**SET PROBLEM:** Find every line in the records below that contains the string "photo", and copy each of those lines in full. Case counts.

**PROVIDED DATA:**
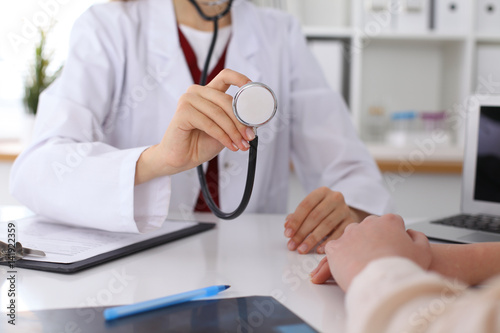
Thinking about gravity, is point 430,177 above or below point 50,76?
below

...

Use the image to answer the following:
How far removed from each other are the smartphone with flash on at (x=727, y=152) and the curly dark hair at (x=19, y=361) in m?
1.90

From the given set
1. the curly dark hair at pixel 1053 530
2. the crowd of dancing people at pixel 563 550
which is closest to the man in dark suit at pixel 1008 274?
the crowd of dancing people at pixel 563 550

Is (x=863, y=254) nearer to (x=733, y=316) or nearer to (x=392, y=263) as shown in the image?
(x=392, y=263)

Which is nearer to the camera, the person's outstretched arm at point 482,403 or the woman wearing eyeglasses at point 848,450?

--

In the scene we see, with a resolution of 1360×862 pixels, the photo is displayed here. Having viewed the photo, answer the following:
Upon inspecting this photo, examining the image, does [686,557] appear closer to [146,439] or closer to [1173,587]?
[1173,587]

**ANSWER TO THE EXERCISE:**
In the scene we see, with a resolution of 1360×862 pixels, the photo is displayed here. Having viewed the photo, answer the following:
Upon inspecting this photo, examining the image, does [686,557] appear closer to [146,439] or closer to [1173,587]?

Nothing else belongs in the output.